THE PROBLEM:
Reproduce exactly the lines from the one that holds "In the shot" through the last line of the entries, both ends included, but not the pictures.
## start DATA EXCERPTS
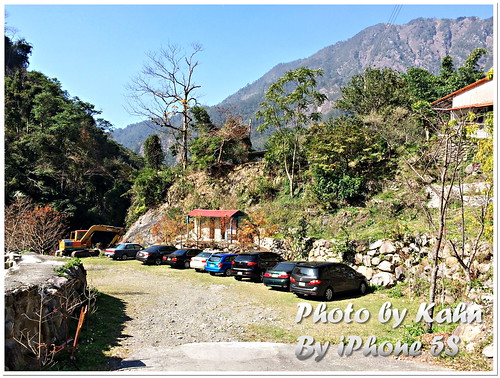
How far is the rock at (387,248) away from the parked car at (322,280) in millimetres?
2638

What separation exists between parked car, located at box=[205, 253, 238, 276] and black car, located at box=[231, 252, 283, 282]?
1.28 metres

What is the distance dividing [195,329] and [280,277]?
5.72 meters

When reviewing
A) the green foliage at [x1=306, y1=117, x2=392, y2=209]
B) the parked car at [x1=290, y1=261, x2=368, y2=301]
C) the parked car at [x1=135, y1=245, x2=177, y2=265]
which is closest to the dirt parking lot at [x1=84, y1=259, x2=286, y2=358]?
the parked car at [x1=290, y1=261, x2=368, y2=301]

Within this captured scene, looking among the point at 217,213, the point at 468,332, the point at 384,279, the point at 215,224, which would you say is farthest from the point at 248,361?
the point at 215,224

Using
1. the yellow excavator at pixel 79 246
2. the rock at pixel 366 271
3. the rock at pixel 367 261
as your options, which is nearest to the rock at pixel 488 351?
the rock at pixel 366 271

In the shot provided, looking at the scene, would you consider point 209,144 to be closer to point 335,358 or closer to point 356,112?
point 356,112

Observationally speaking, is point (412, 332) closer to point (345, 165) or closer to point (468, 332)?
point (468, 332)

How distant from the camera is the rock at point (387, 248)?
16047 mm

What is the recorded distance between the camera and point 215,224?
1097 inches

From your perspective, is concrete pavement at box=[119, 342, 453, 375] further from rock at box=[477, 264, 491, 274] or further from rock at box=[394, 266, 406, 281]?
rock at box=[394, 266, 406, 281]

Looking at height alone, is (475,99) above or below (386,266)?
above

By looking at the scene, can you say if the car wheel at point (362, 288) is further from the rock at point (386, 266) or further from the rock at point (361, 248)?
the rock at point (361, 248)
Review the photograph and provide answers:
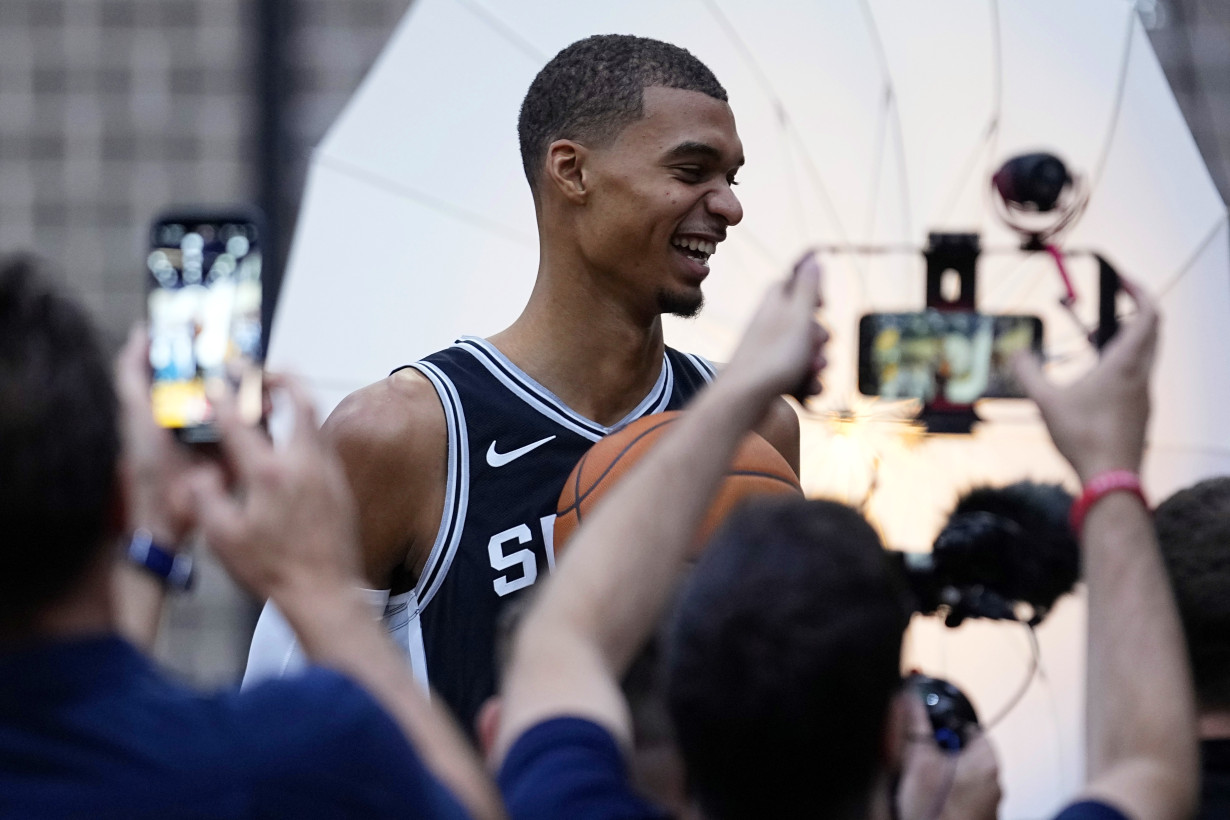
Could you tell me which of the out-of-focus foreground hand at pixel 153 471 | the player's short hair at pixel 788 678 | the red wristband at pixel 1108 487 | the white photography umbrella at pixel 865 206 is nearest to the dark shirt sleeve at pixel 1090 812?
## end DATA EXCERPTS
RESULT BELOW:
In the shot provided, looking at the scene, would you consider point 209,144 to be closer to point 335,358 or closer to point 356,112?
point 356,112

Observationally speaking, is point (412, 332) closer to point (345, 165) or closer to point (468, 332)?
point (468, 332)

How distant from the camera is the rock at point (387, 248)?
16047 mm

What is the recorded distance between the camera and point 215,224?
1097 inches

From your perspective, is concrete pavement at box=[119, 342, 453, 375] further from rock at box=[477, 264, 491, 274] or further from rock at box=[394, 266, 406, 281]?
rock at box=[394, 266, 406, 281]

Looking at height alone, is (475,99) above or below (386,266)?
above

By looking at the scene, can you say if the car wheel at point (362, 288) is further from the rock at point (386, 266) or further from the rock at point (361, 248)?
the rock at point (361, 248)
Review the photograph and provide answers:
Could you tell me which of the out-of-focus foreground hand at pixel 153 471 | the player's short hair at pixel 788 678 | the red wristband at pixel 1108 487 | the white photography umbrella at pixel 865 206 is nearest to the dark shirt sleeve at pixel 1090 812?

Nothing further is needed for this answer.